제공된 정보
>>

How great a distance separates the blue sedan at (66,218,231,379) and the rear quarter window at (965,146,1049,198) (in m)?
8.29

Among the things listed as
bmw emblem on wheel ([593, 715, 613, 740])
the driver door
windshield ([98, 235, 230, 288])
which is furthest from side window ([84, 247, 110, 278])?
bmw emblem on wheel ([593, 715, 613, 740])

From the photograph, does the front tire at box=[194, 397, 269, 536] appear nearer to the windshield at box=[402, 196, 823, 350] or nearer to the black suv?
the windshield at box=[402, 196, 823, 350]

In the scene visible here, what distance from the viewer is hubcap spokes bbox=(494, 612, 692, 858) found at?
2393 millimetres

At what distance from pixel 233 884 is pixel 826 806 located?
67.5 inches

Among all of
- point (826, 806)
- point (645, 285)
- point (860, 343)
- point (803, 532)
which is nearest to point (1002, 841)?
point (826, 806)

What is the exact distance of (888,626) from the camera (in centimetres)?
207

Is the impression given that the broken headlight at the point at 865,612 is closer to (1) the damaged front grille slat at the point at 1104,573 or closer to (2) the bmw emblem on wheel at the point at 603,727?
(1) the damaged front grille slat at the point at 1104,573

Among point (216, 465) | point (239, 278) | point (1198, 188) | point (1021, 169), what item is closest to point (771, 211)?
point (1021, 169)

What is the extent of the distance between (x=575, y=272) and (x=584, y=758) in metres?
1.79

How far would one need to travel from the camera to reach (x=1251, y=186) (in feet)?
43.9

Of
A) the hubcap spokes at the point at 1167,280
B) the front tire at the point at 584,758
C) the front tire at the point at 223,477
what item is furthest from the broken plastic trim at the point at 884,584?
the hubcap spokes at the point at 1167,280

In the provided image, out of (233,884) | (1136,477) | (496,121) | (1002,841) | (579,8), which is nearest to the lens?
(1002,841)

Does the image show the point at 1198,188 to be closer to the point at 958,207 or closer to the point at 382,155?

<<
>>

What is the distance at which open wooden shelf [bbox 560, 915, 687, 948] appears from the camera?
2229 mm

<<
>>

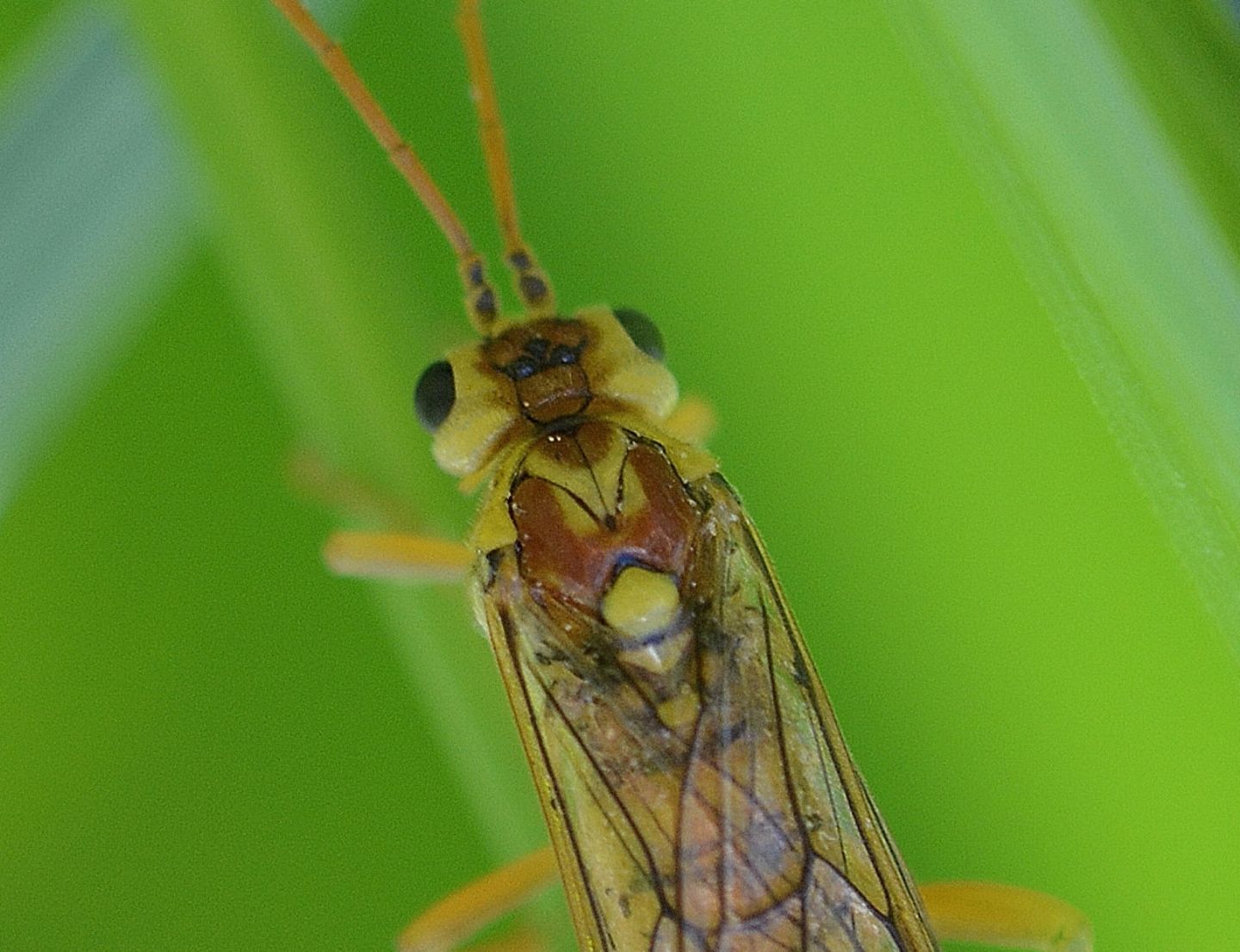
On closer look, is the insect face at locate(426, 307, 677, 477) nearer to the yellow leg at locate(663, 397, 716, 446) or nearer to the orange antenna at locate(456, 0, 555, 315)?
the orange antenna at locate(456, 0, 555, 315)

<<

문제
"How far would" 문구가 있는 줄에서 시작해 "Does the image" 문구가 있는 줄에서 끝나는 부분만 다시 적되, "front tire" 표현을 "rear tire" 표현으로 수정하세요. 나머지는 모두 그대로 두세요.

답변
How far would one need to travel from the camera to reach (x=1251, y=186) (in feet)?
43.9

Of
A) the hubcap spokes at the point at 1167,280
B) the rear tire at the point at 584,758
C) the rear tire at the point at 223,477
what item is furthest from the broken plastic trim at the point at 884,584?
the hubcap spokes at the point at 1167,280

In the provided image, out of (233,884) | (1136,477) | (496,121) | (1002,841) | (579,8), which is nearest to the lens?
(1002,841)

Does the image show the point at 1198,188 to be closer to the point at 958,207 or closer to the point at 382,155?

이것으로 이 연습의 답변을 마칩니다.